In the copy you make of the entries, no picture should appear, and every word must match.

Saved data entries:
----

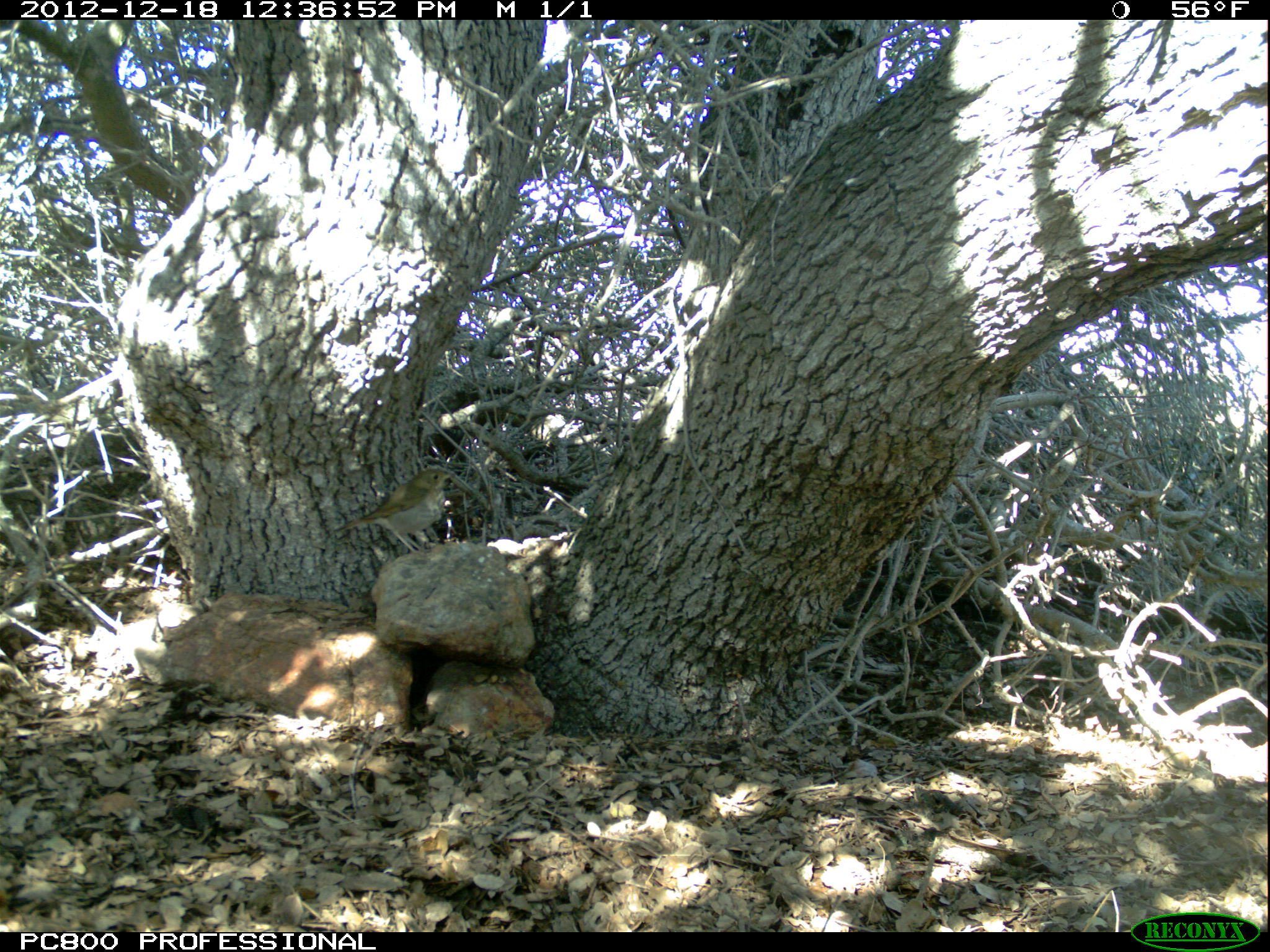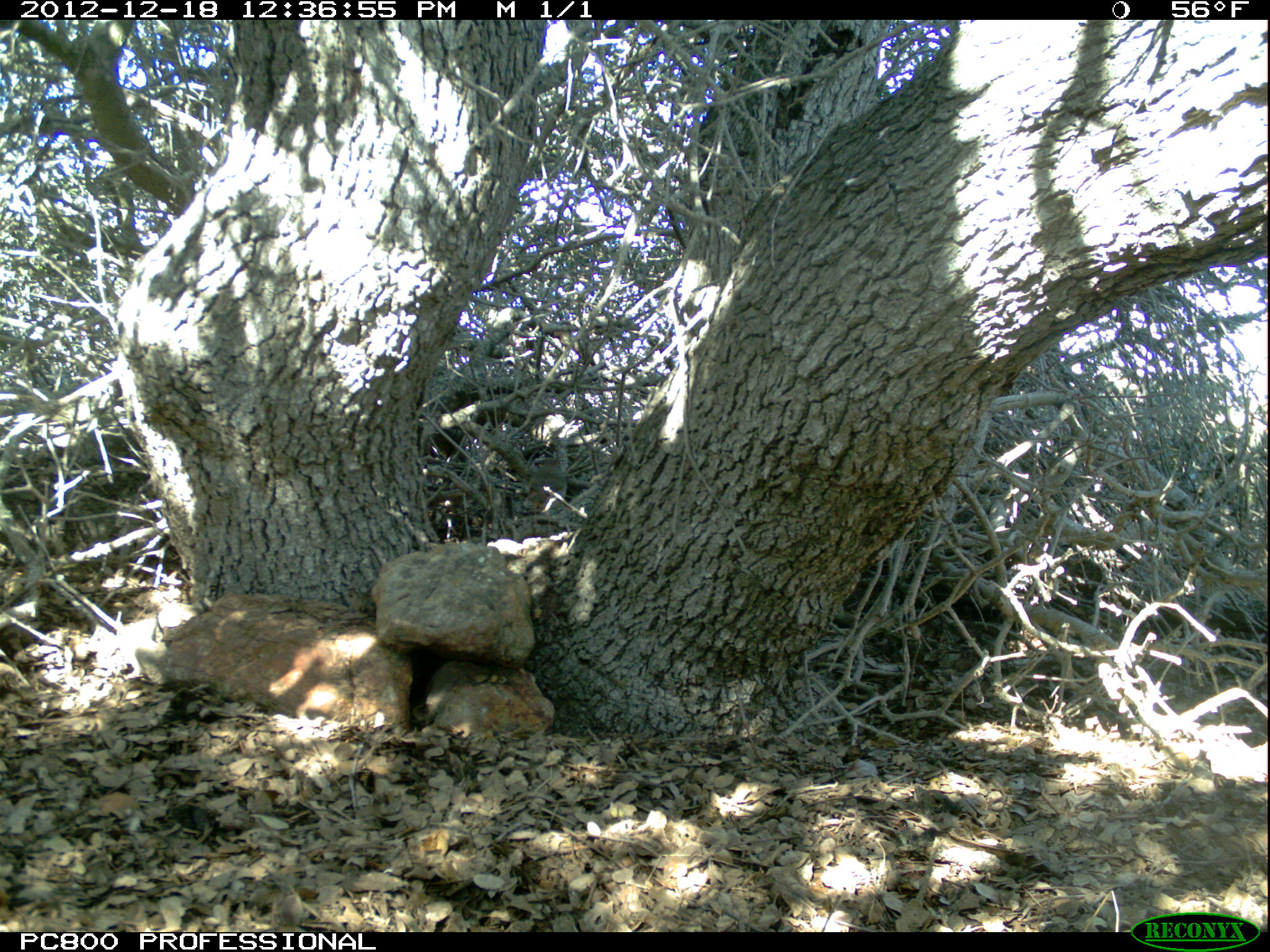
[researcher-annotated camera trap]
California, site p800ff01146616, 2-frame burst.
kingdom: Animalia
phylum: Chordata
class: Aves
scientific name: Aves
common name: bird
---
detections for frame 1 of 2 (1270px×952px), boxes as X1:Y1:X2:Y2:
bird: 332:465:456:560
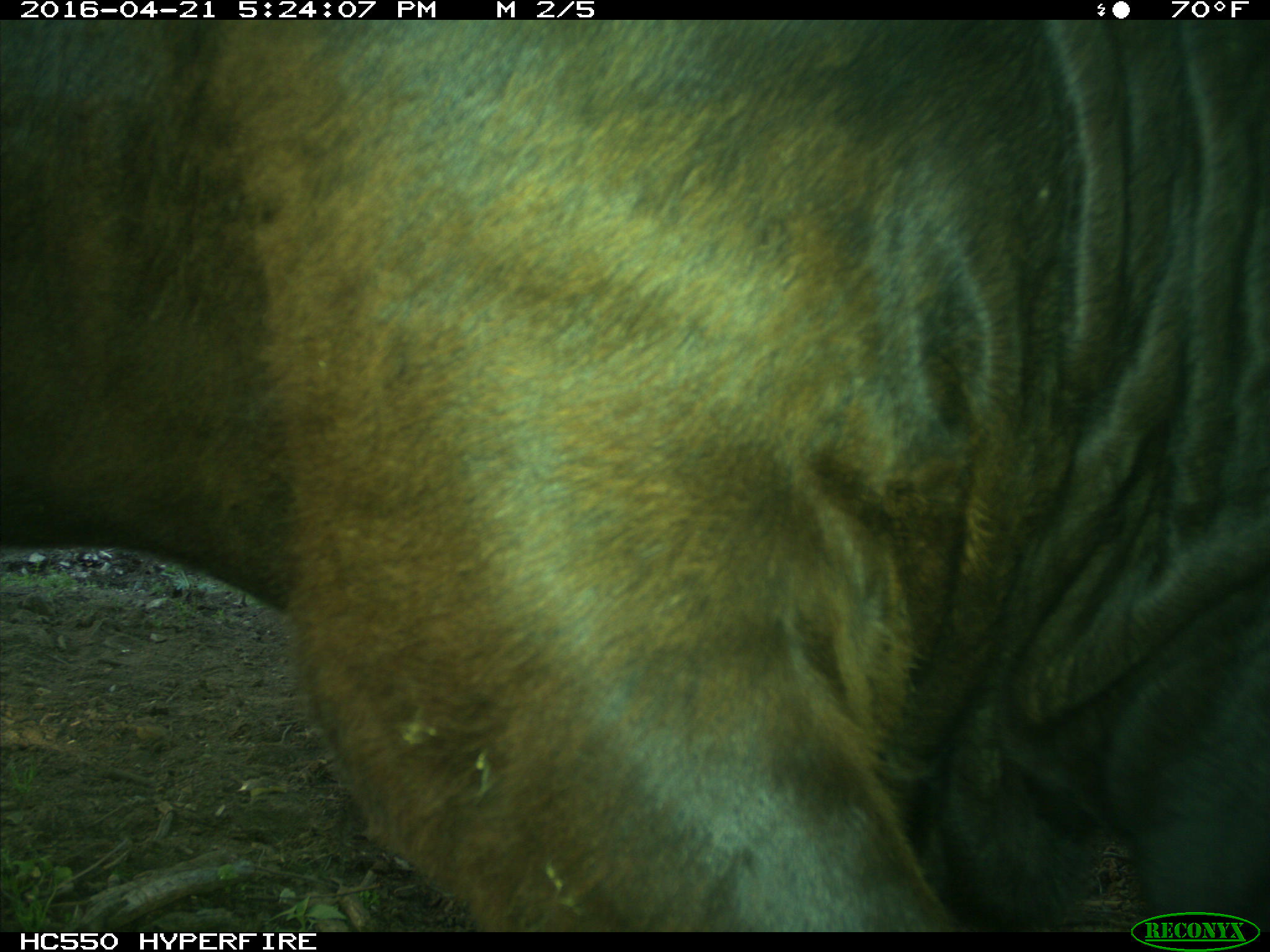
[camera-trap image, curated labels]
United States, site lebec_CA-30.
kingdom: Animalia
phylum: Chordata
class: Mammalia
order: Artiodactyla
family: Bovidae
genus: Bos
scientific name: Bos taurus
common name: domestic cow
Bos taurus (domestic cow).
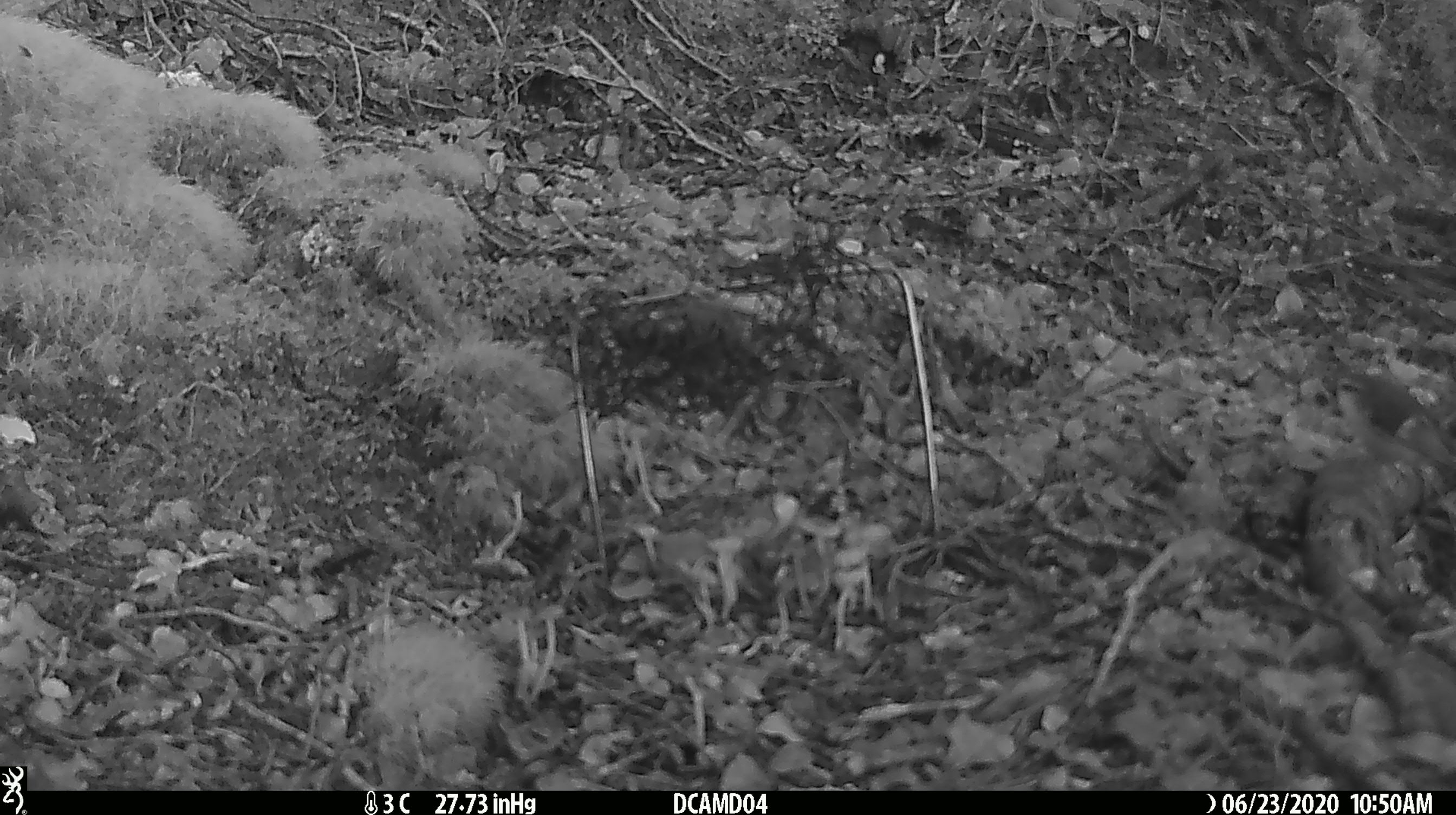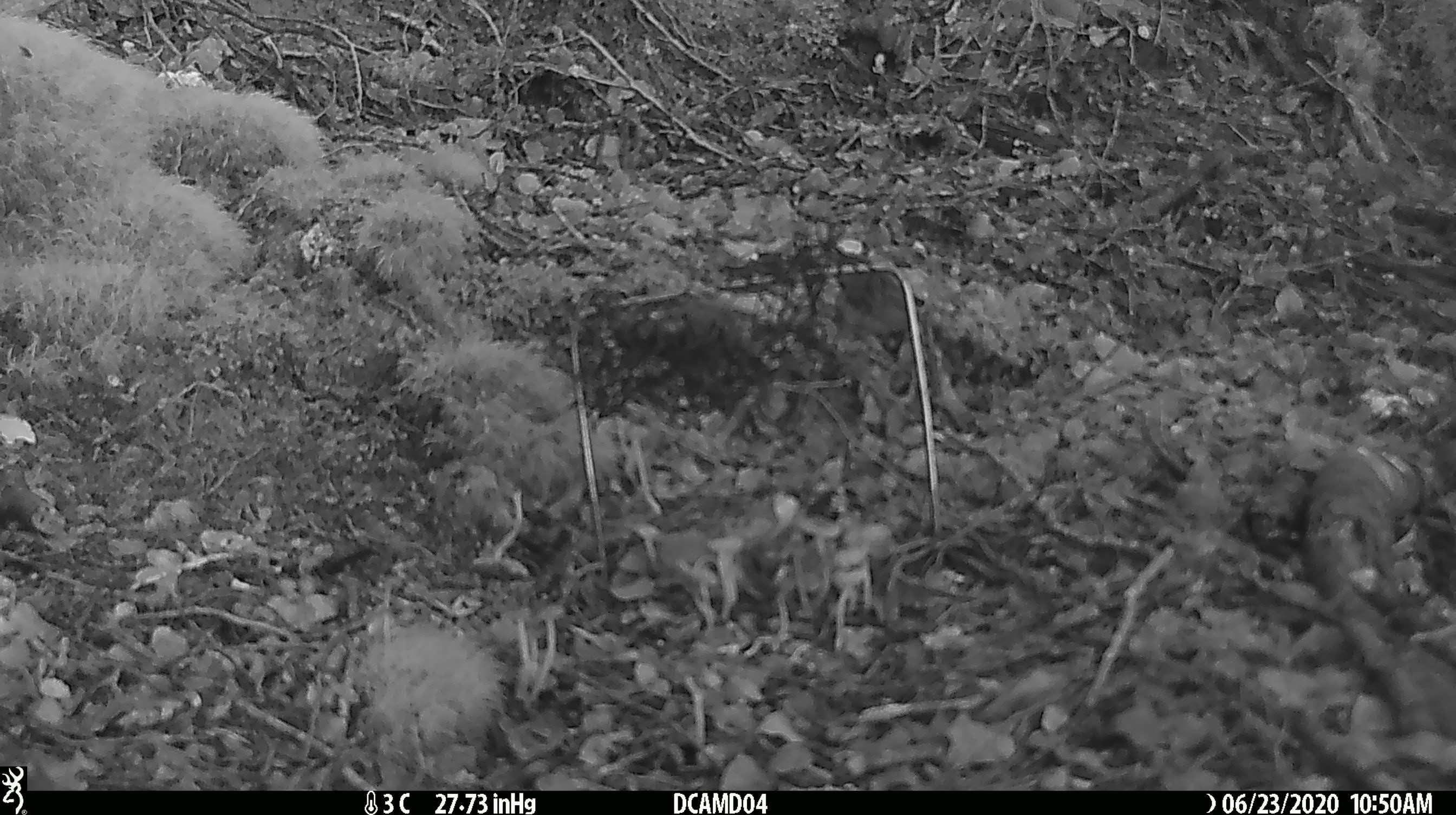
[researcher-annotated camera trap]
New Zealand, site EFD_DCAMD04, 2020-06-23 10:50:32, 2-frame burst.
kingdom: Animalia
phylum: Chordata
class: Aves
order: Passeriformes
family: Acanthisittidae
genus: Acanthisitta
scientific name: Acanthisitta chloris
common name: rifleman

----

* **Exercise solution**
[researcher-annotated camera trap]
California, site p800ff01146616, 2-frame burst.
kingdom: Animalia
phylum: Chordata
class: Aves
scientific name: Aves
common name: bird
---
detections for frame 1 of 2 (1270px×952px), boxes as X1:Y1:X2:Y2:
bird: 332:465:456:560
[camera-trap image, curated labels]
United States, site lebec_CA-30.
kingdom: Animalia
phylum: Chordata
class: Mammalia
order: Artiodactyla
family: Bovidae
genus: Bos
scientific name: Bos taurus
common name: domestic cow
Bos taurus (domestic cow).
[researcher-annotated camera trap]
New Zealand, site EFD_DCAMD04, 2020-06-23 10:50:32, 2-frame burst.
kingdom: Animalia
phylum: Chordata
class: Aves
order: Passeriformes
family: Acanthisittidae
genus: Acanthisitta
scientific name: Acanthisitta chloris
common name: rifleman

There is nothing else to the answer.